Move Compute-Intensive Analytics to the Data

One way to get some intelligence into all of your dark data is to create an analytics cluster to do this processing. You’ll create a copy of the data you’re looking for insight about, move it to the analytics cluster, and run some jobs against it to learn about it. This is a laborious and time-wasting process, however.
What would be substantially more efficient is to process the data in-place because the platform is built to do that. And that’s exactly what you’ll find with the Cohesity Data Platform. The Cohesity Indexing Engine, which constantly runs on the converged storage cluster, can provide useful insight such as storage-level metrics, VM-level metrics, and file-level metrics. But many modern storage platforms do this to some degree.
What’s more impressive is that the Cohesity Data Platform has MapReduce natively built in. Cohesity Clusters make it possible for even the most complex MapReduce computations to run natively within the Cohesity Data Platform, never requiring external compute or data migrations that are typical with Hadoop-like analytics implementations.

Illuminate Your Data

In tandem with the built-in analytics features, users can take advantage of Cohesity’s Analytics WorkBench (AWB). AWB is an interface for easily creating precise analytics jobs across a large dataset.

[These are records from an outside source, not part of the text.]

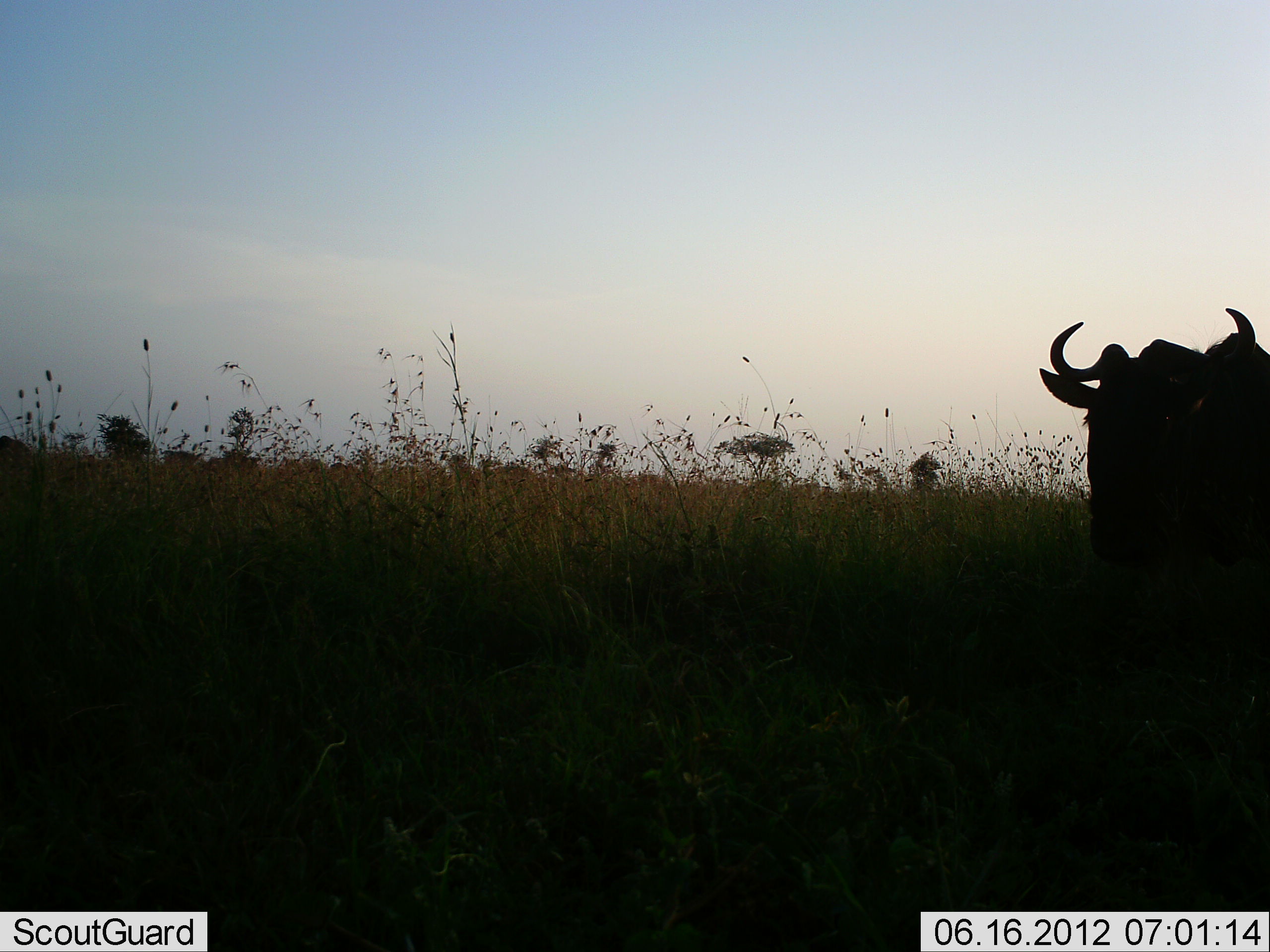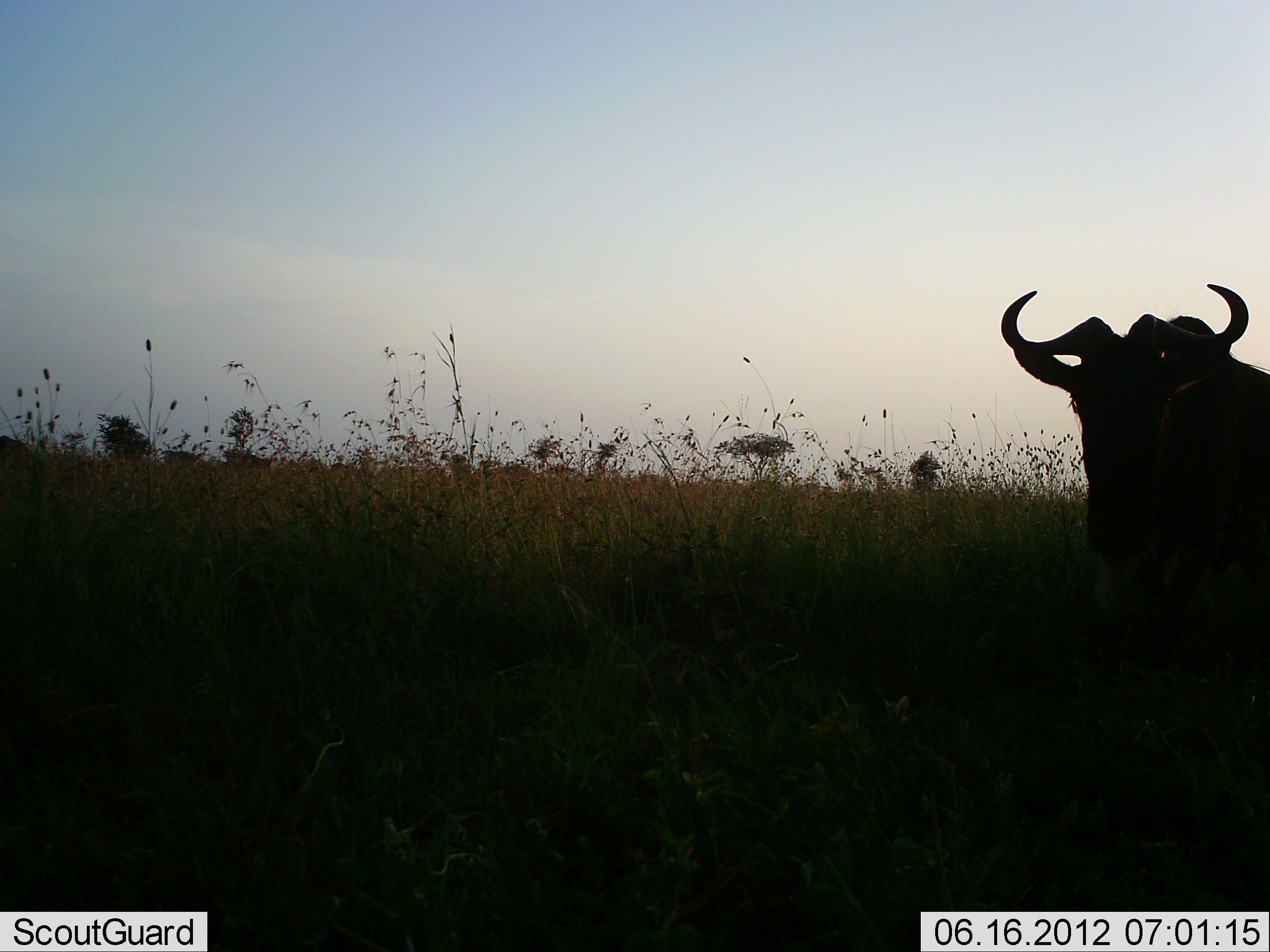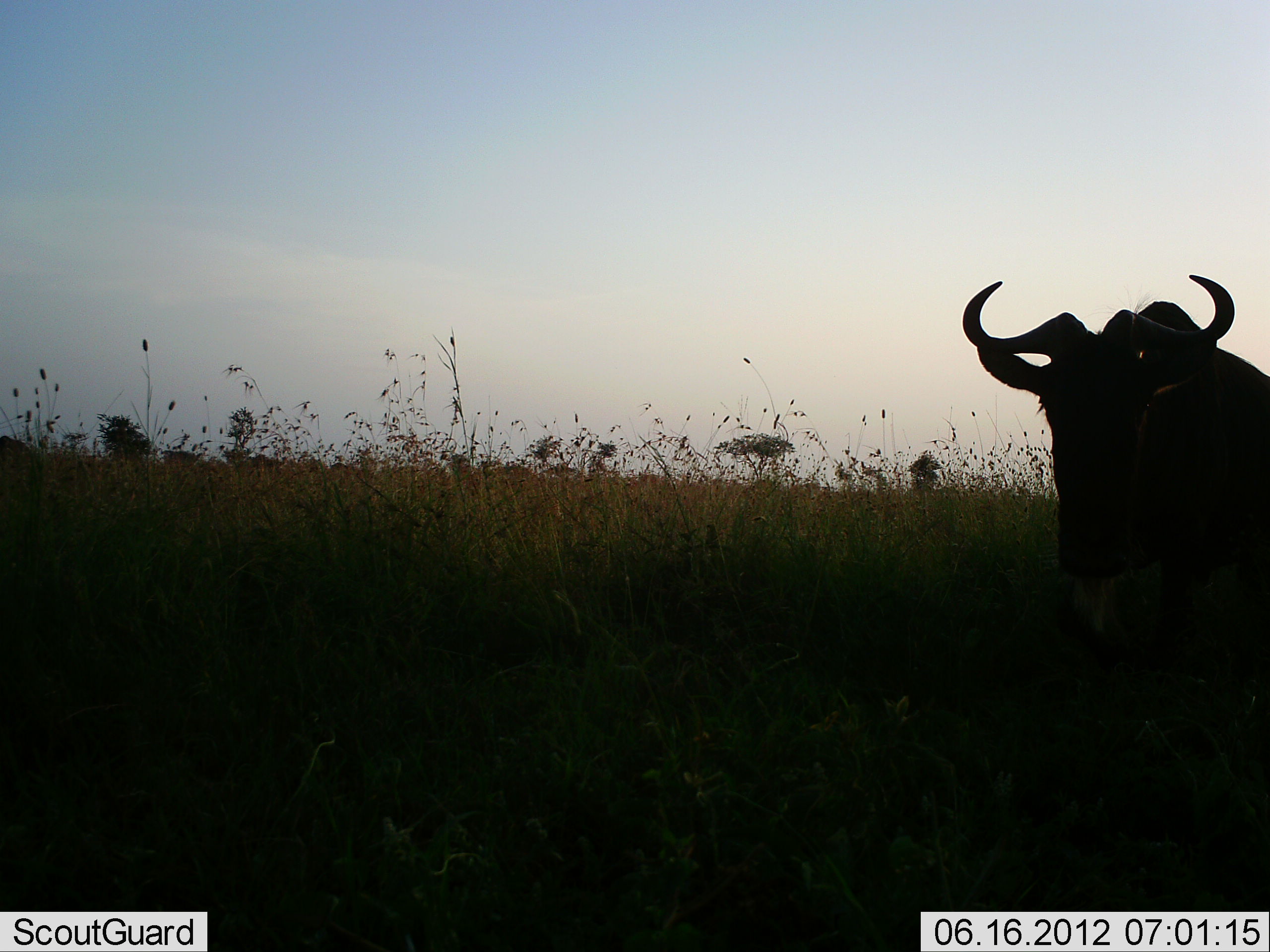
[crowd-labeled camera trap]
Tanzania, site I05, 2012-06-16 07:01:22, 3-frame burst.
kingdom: Animalia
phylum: Chordata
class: Mammalia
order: Artiodactyla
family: Bovidae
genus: Connochaetes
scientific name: Connochaetes taurinus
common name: blue wildebeest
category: wildebeest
Wildebeest (blue wildebeest) (Connochaetes taurinus), count 1. Behavior (volunteer vote fractions): standing 36%, resting 0%, moving 73%, interacting 0%. Young present (vote fraction): 0%. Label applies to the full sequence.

Here are some examples of the way illuminating data with MapReduce and AWB might provide real value to a business:

eDiscovery: Rapid content analysis to find relevant case information for legal requests or holds.
Compliance: Ensure compliance with Personally Identifiable Information (PII) requirements with Cluster-wide content scans for names, phone numbers, and credit card information that may have been stored in clear text.
Threat Analysis: Log correlation across disparate packet capture solutions to identify potential threats or origin of a security breach.

Final Thoughts

As I mentioned in the disclosure, this post is based on observations I made while attending Tech Field Day 12. If you’d like to see all of the presentations from the event, they’re all freely available for your viewing pleasure on the event page. Also, this specific post is based on Cohesity’s CEO Mohit Aron’s opening remarks in Cohesity Strategy & Vision with Mohit Aron. A few of my fellow delegates wrote about Cohesity as well; here are links to their articles:

Eric Shanks: Cohesity Provides All of Your Secondary Storage Needs
Mike Preston: Cohesity bringing secondary storage to Tech Field Day

Although we talked about quite a few different things with Cohesity at TFD12, this topic caught my attention because there’s a distinct lack of ability to do this sort of analytics in most organizations today, at least without a lot of overhead. A solution that I LOVE from a technical standpoint, DataGravity, aims to do some of these same sorts of in-place analytics for primary storage. Unfortunately, they’ve been pretty quiet lately and seem to be working some kinks out without being too vocal about it. Hopefully they’ll right the ship and be front and center in the near future; I love the concept they’re working with.